(Saved data entries)
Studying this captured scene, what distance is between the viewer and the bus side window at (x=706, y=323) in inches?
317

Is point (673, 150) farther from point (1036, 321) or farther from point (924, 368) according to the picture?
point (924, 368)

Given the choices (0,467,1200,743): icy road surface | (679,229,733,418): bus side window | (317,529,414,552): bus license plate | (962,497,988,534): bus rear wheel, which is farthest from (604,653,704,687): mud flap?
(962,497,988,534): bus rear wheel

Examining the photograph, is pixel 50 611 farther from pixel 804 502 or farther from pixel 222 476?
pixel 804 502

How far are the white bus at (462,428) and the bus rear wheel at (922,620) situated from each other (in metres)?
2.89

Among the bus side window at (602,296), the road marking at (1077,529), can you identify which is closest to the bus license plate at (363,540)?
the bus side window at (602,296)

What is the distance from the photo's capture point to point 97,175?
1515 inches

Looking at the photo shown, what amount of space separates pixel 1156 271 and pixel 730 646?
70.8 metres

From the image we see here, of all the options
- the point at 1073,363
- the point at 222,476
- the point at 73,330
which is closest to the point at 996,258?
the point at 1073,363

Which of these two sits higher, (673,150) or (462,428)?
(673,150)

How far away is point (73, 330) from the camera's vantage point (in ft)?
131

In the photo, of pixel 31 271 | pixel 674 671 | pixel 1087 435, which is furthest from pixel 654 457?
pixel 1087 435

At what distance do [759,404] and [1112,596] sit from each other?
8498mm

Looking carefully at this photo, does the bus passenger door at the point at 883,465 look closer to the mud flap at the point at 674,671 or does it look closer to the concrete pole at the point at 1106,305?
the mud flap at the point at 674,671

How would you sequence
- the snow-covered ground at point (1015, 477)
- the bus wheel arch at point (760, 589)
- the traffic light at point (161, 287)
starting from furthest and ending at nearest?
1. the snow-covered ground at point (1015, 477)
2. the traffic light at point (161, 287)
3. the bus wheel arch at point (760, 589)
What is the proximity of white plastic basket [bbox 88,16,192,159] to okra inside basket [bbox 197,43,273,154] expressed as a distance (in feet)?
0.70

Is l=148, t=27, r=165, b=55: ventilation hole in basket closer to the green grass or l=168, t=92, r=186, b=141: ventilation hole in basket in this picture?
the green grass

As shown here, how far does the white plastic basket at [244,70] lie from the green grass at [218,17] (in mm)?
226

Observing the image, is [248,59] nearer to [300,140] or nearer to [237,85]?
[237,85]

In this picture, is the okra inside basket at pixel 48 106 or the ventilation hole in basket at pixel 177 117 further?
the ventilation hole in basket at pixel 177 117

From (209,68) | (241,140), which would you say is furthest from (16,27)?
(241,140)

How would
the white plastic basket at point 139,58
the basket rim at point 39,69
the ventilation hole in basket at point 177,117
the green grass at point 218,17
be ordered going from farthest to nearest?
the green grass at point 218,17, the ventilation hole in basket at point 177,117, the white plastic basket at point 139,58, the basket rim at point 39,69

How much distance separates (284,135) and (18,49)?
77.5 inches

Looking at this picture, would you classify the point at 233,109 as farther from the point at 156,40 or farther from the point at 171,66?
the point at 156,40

## Brief
Please rewrite all of the entries above, replacing "photograph" with "picture" and keeping everything else the same.

## Exercise result
Studying this captured scene, what distance is between the viewer and the bus side window at (x=706, y=323) in inches?
317

Is point (673, 150) farther from point (1036, 321) or farther from point (924, 368) according to the picture?
point (924, 368)

Given the choices (0,467,1200,743): icy road surface | (679,229,733,418): bus side window | (317,529,414,552): bus license plate | (962,497,988,534): bus rear wheel, which is farthest from (604,653,704,687): mud flap?
(962,497,988,534): bus rear wheel

Examining the picture, is pixel 50 611 farther from pixel 804 502 or farther from pixel 222 476?
pixel 804 502

How far are the white bus at (462,428) and the bus rear wheel at (922,620) situated from each other (in metres)?
2.89

Among the bus side window at (602,296), the road marking at (1077,529), can you identify which is closest to the bus license plate at (363,540)?
the bus side window at (602,296)

What is the distance from the photo's capture point to point 97,175?
1515 inches

Looking at the photo shown, what amount of space separates pixel 1156 271 and pixel 730 646?
70.8 metres

From the image we see here, of all the options
- the point at 1073,363
- the point at 222,476
- the point at 73,330
which is closest to the point at 996,258?
the point at 1073,363

Which of these two sits higher, (673,150) or (462,428)?
(673,150)

How far away is point (73, 330) from the camera's vantage point (in ft)?
131

In the photo, of pixel 31 271 | pixel 674 671 | pixel 1087 435, which is furthest from pixel 654 457?
pixel 1087 435

At what distance do [759,404] and [1112,596] sit from each other?
8498mm

Looking carefully at this photo, does the bus passenger door at the point at 883,465 look closer to the mud flap at the point at 674,671 or does it look closer to the concrete pole at the point at 1106,305?
the mud flap at the point at 674,671

How would you sequence
- the snow-covered ground at point (1015, 477)
- the bus wheel arch at point (760, 589)
- the traffic light at point (161, 287)
starting from furthest and ending at nearest?
1. the snow-covered ground at point (1015, 477)
2. the traffic light at point (161, 287)
3. the bus wheel arch at point (760, 589)
What is the proximity of white plastic basket [bbox 88,16,192,159] to okra inside basket [bbox 197,43,273,154] expressed as a distance (in feet)?
0.70

Is l=148, t=27, r=165, b=55: ventilation hole in basket closer to the green grass or l=168, t=92, r=186, b=141: ventilation hole in basket in this picture?
the green grass

As shown here, how far does the white plastic basket at [244,70] lie from the green grass at [218,17] (in mm)?
226

Observing the image, is [248,59] nearer to [300,140] or nearer to [237,85]?
[237,85]

In this picture, is the okra inside basket at pixel 48 106 or the ventilation hole in basket at pixel 177 117 further?
the ventilation hole in basket at pixel 177 117

From (209,68) | (241,140), which would you say is furthest from (16,27)?
(241,140)

How would
the white plastic basket at point 139,58
the basket rim at point 39,69
the ventilation hole in basket at point 177,117
the green grass at point 218,17
be ordered going from farthest to nearest?
the green grass at point 218,17, the ventilation hole in basket at point 177,117, the white plastic basket at point 139,58, the basket rim at point 39,69

How much distance separates (284,135) and (18,49)?
77.5 inches

Looking at this picture, would you classify the point at 233,109 as farther from the point at 156,40 or farther from the point at 171,66?
the point at 156,40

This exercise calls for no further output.